In the decades since he has amassed works by de Kooning and Pollock, as well as other postwar art giants like Jasper Johns, Ellsworth Kelly, John Baldessari, Robert Rauschenberg, Lee Bontecou alongside more contemporary work by artists like Felix Gonzalez-Torres, Kerry James Marshall, Lorna Simpson, Roni Horn, and Jean-Michel Basquiat, among many others. These works are now part of the collection Glenstone, a museum in Potomac, Maryland, that he founded with his wife, Emily (a former director at New York’s Gladstone Gallery who is now the Glenstone’s director) in 2006. The museum sits on a sylvan estate that was once used by a fox-hunting club, and it was expanded in grand fashion by architect Thomas Phifer’s firm in 2018.
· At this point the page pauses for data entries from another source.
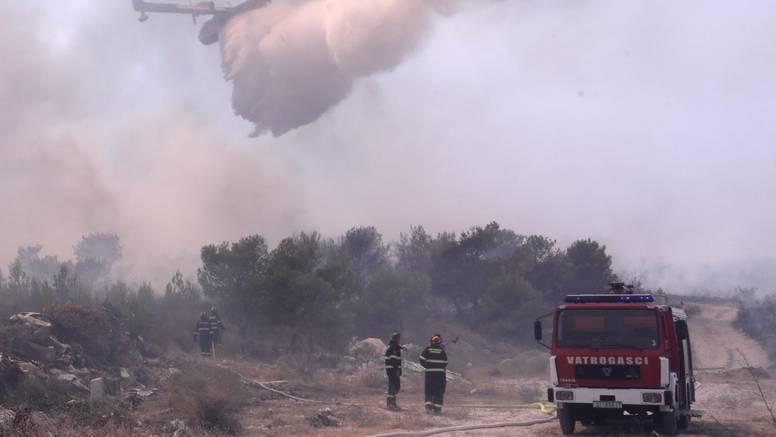 Uhitili muškarca koji je namjerno palio požare uz cestu Rastovac-Mitlo kod Trogira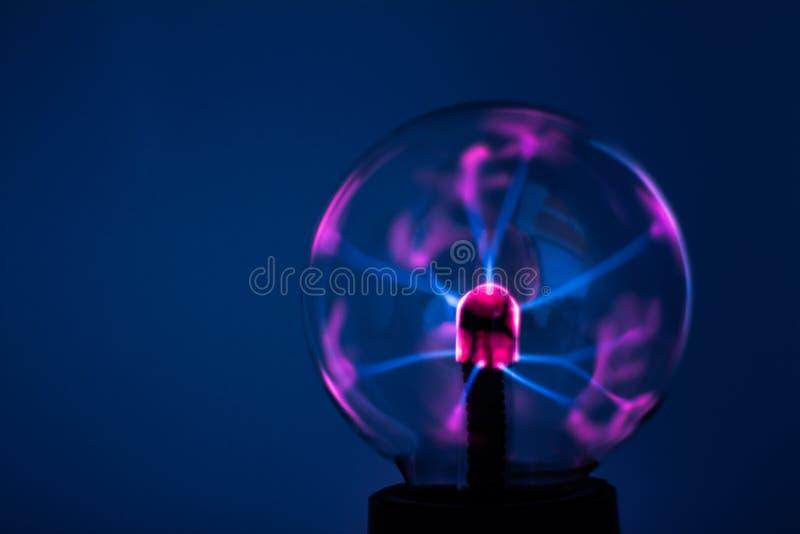 Une lampe de plasma avec les rayons roses de l'électricité images stock
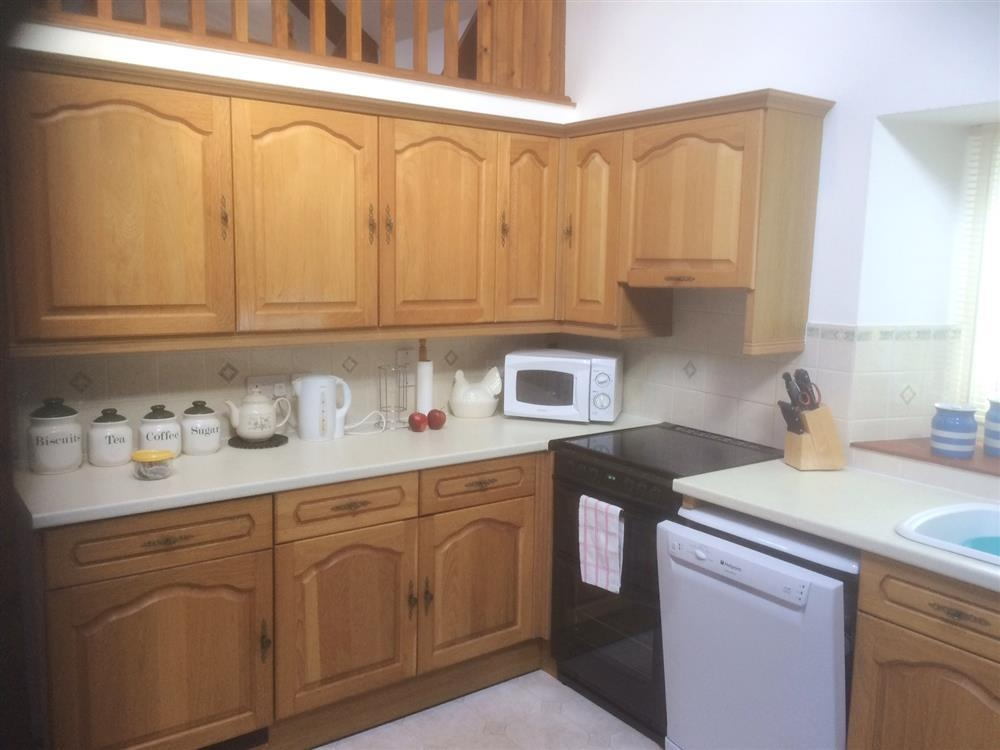 Photograph of 2131-4-kitchen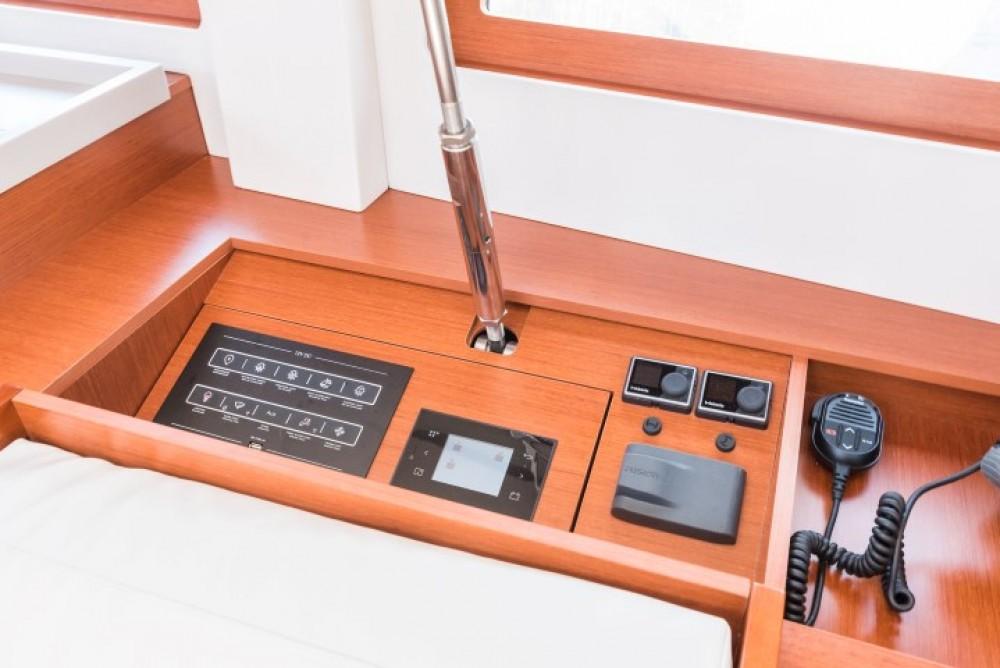 Location bateau  pas cher Oceanis 51.1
During the May 2019 auctions in New York, the couple snapped up Lee Krasner’s The Eye is the First Circle (1960) for Glenstone; the work went for $11.7 million when it sold at Sotheby’s, and it shattered the artist’s previous auction record. When Jeff Koons’s Rabbit sold for $91.1 million that month at a Christie’s contemporary art sale in New York, rumors flew regarding the anonymous buyer. The winning bid was placed by art dealer Robert Mnuchin, who is known to work with the Raleses, but Mitchell told the Wall Street Journal that the piece would not be heading to Glenstone.